→ Extract to read
☆ ☆ ☆ ☆

Level 3: Unobservable inputs for the asset or liability (i.e., supported by little or no market activity). Level 3 inputs include managements own assumption about the assumptions that market participants would use in pricing the asset or liability (including assumptions about risk).
A financial instruments level within the fair value hierarchy is based on the lowest level of any input that is significant to the fair value measurement. The following is a description of the valuation methodologies used for instruments measured at fair value, including the general classification of such instruments pursuant to the valuation hierarchy.
7
3. Investments (Continued)
ARRIS Group, Inc, Common Stock Fund
This fund represents employer securities valued at the closing price reported on the active market on which the individual securities are traded. A small portion of the fund is invested in short-term instruments. The money market portion of the fund provides liquidity, which enables Plan participants to transfer money daily among all investment choices. This common stock fund is classified as a Level 1 investment.

☆ ☆ ☆ ☆

→ What to do
**a)** According to the fair value excerpt, how is the ARRIS Group, Inc. Common Stock Fund classified?
**b)** Rewrite the entries from the line with "Please identify where the awnings" up to and including the line with "454,303 -> 484,315" as a two-column CSV with the headers request and answer. Each entry gets one row, each field is quoted, and line breaks become spaces.

Stored items

☆ ☆ ☆ ☆

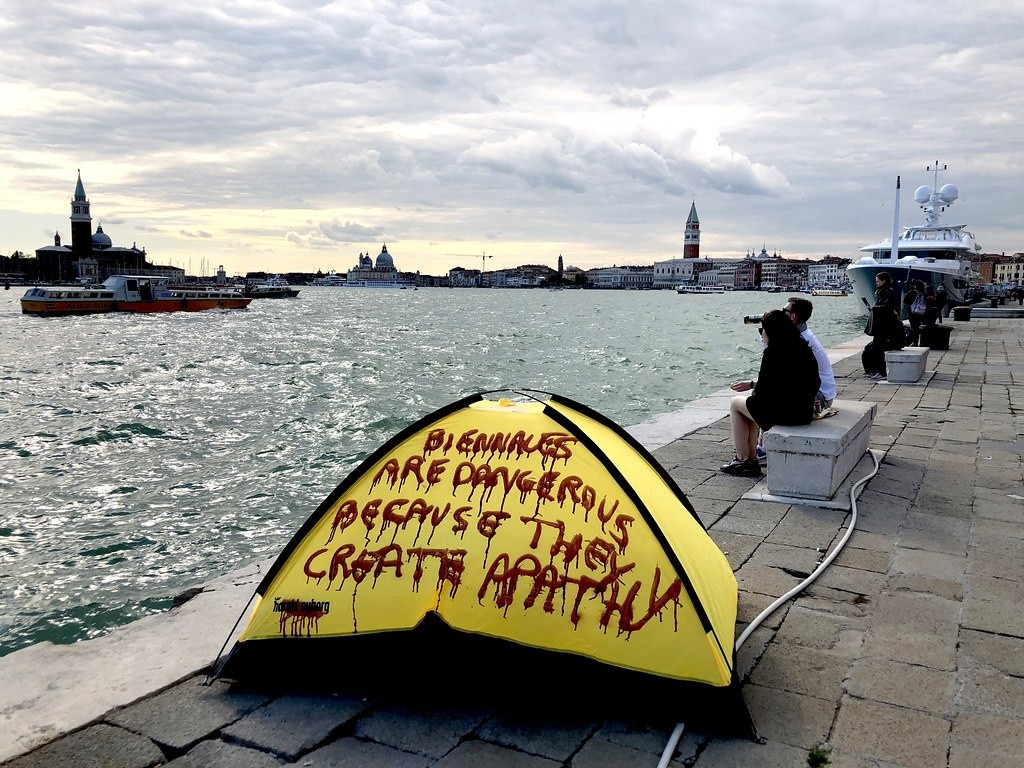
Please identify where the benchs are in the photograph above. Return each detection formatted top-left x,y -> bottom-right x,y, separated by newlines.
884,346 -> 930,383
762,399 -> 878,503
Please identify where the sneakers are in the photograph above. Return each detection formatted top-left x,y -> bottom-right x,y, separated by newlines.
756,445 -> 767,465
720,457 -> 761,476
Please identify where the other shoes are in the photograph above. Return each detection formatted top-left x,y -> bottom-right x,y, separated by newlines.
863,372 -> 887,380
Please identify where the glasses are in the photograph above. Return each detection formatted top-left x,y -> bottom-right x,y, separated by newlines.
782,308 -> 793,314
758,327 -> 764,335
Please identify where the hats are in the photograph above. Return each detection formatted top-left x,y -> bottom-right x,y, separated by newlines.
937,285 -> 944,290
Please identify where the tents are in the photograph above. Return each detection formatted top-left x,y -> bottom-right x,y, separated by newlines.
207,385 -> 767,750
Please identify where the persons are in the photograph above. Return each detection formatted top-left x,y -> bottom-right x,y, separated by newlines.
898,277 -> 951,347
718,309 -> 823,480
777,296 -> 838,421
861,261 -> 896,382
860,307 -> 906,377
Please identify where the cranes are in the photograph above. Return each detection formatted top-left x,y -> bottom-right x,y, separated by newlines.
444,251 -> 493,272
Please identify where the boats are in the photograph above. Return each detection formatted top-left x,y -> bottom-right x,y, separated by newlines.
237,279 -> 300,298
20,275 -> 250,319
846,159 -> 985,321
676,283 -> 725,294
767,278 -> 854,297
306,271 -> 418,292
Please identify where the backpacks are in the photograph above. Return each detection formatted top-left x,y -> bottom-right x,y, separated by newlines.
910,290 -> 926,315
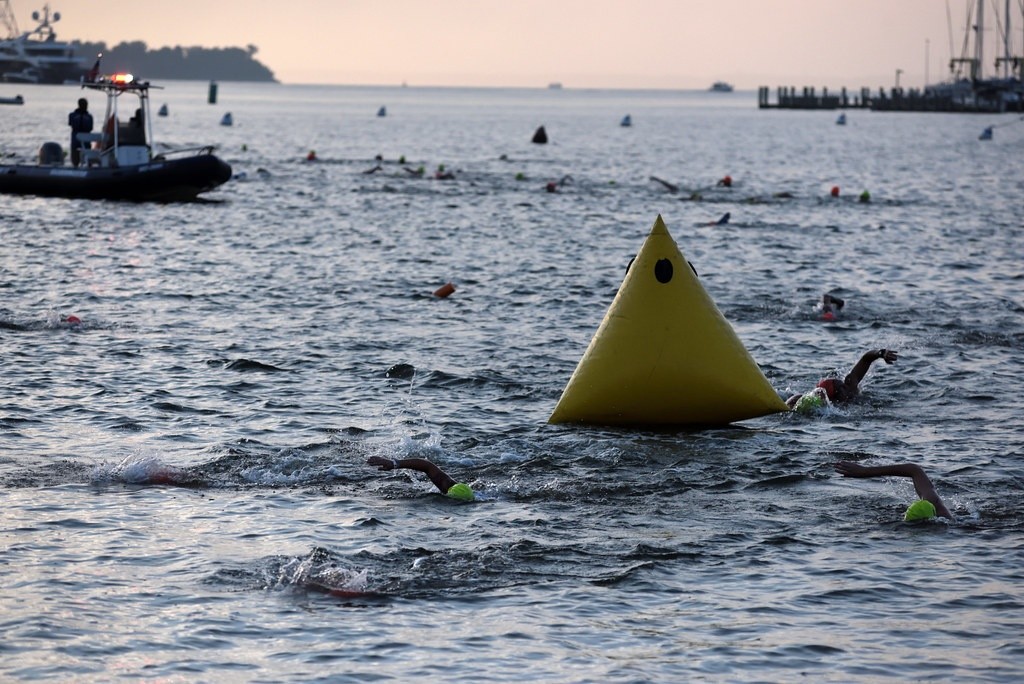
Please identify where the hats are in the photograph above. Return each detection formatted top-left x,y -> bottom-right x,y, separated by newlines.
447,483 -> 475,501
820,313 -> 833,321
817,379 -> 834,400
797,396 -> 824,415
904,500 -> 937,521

☆ ☆ ☆ ☆

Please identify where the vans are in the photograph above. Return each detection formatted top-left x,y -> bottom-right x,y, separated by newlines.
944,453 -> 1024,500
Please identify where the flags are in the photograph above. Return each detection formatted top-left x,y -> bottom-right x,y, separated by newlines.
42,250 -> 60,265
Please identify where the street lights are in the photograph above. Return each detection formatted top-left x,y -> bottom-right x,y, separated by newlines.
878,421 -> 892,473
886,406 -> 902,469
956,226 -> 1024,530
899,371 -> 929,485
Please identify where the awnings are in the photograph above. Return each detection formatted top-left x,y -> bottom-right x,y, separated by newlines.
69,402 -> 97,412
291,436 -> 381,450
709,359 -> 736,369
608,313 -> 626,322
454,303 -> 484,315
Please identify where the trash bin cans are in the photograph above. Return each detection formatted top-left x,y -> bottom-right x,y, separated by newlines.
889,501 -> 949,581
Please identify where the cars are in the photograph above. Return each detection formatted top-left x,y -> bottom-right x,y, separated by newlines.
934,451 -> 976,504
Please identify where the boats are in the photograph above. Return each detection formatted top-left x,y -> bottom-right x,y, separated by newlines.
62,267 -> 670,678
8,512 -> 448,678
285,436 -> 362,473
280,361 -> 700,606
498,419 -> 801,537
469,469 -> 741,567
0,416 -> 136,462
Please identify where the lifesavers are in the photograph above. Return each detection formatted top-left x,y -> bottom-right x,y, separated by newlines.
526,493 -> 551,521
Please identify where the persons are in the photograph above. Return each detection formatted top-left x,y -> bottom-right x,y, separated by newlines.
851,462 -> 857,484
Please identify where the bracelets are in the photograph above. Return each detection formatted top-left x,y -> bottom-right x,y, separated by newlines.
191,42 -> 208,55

☆ ☆ ☆ ☆

→ Results for the exercise
**a)** As a Level 1 investment.

**b)**
request,answer
"Please identify where the awnings are in the photograph above. Return each detection formatted top-left x,y -> bottom-right x,y, separated by newlines.","69,402 -> 97,412 291,436 -> 381,450 709,359 -> 736,369 608,313 -> 626,322 454,303 -> 484,315"